Que chaque enfant de l’homme à mes yeux soit Laurence !
Oui, fais-moi vivre ainsi d’amour et d’espérance !
D’espérance ? Ô mon Dieu, vous ne condamnez pas
Cette goutte de l’eau du ciel tombée en bas,
Que l’on boit dans sa main sans s’arrêter pour boire.
Mon espérance à moi, mon Dieu ! c’est ma mémoire !
Oui, quand nos jours d’absence auront été comptés ;
Quand, par divers chemins, nous serons remontés
Dans le sein créateur d’où nos âmes jumelles
Descendirent ici, se reconnaîtront-elles ?
Je m’oublîrais moi-même, ô Laurence, avant toi !
Et ne suis-je pas elle, et n’est-elle pas moi ?
Renaître sans se voir et sans se reconnaître,
Ce serait remourir, Seigneur, et non renaître !
Oui, ton ciel tout entier n’est dans ton sein, mon Dieu,
Que l’éternel retour après le court adieu,
Que le regard sans fin, que le long cri de joie
Qu’en retrouvant sa sœur l’âme à l’âme renvoie,
Que l’immortelle étreinte où tout ce qui s’aima
Retrouve les doux noms dont l’amour le nomma !

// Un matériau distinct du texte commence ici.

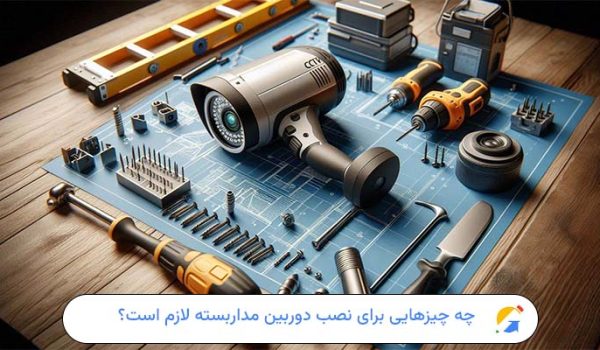 چه چیزهایی برای نصب دوربین مداربسته لازم است؟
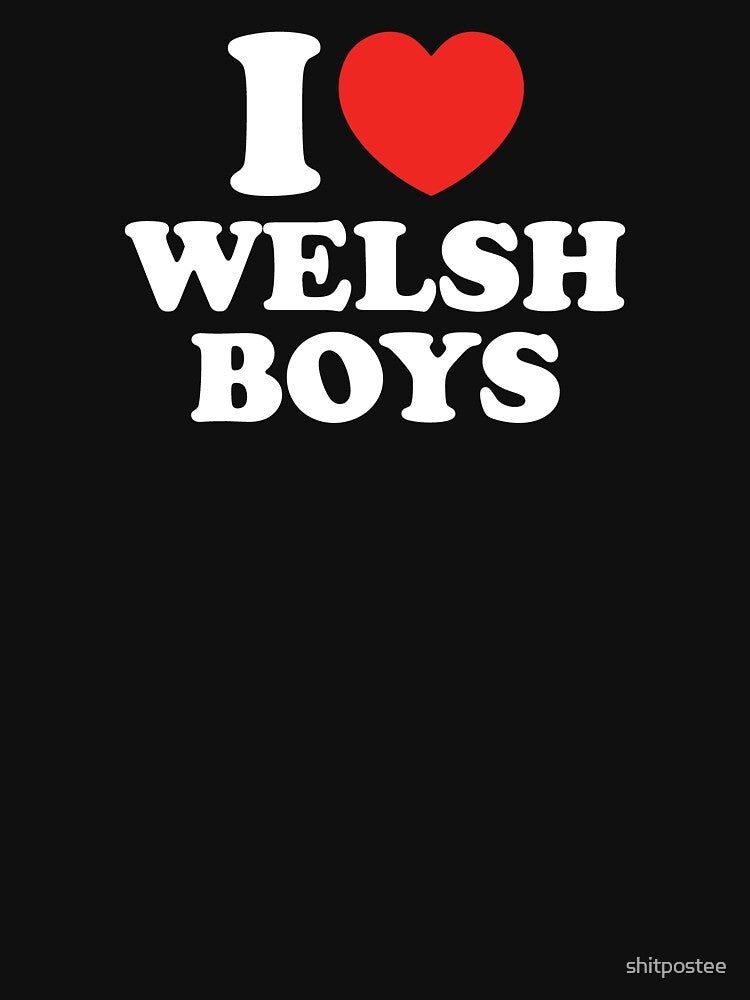 I Love Welsh Boys by shitpostee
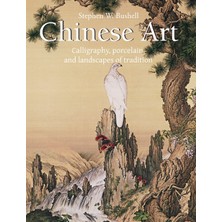 Step Kitap Chinese Art: Calligraphy, Porcelain, And Landscapes Of Tradition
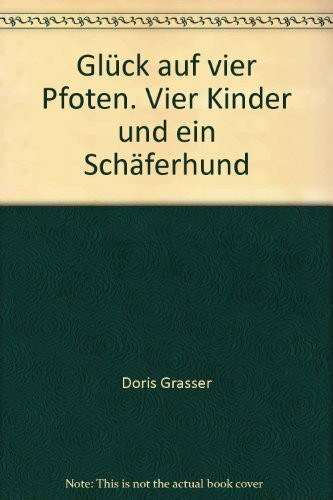 Glück auf vier Pfoten. Vier Kinder und ein Schäferhund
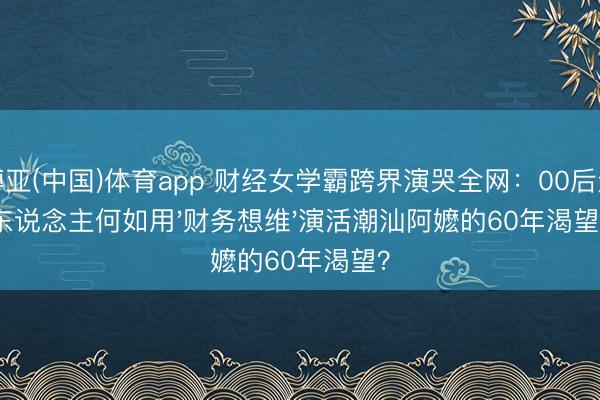 博亚(中国)体育app 财经女学霸跨界演哭全网：00后素东说念主何如用'财务想维'演活潮汕阿嬷的60年渴望？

Oui, dans les profondeurs des cieux où tu te voiles,
Dans ces espaces bleus, dans ces sentiers d’étoiles,
Il est, il est, ô Père, un suprême séjour
Que ta main comme un nid prépare au saint amour,
Des déserts dans tes cieux tout voilés de mystères,
Des cimes comme ici, des grottes solitaires
Où les âmes en toi pour s’aimer s’enfuiront,
Et dont les anges même à peine approcheront.
À ta magnificence, ô Père, je me fie !
Tu rends cent mille fois ce qu’on te sacrifie,
Mais de plus qu’ici-bas je ne demande rien.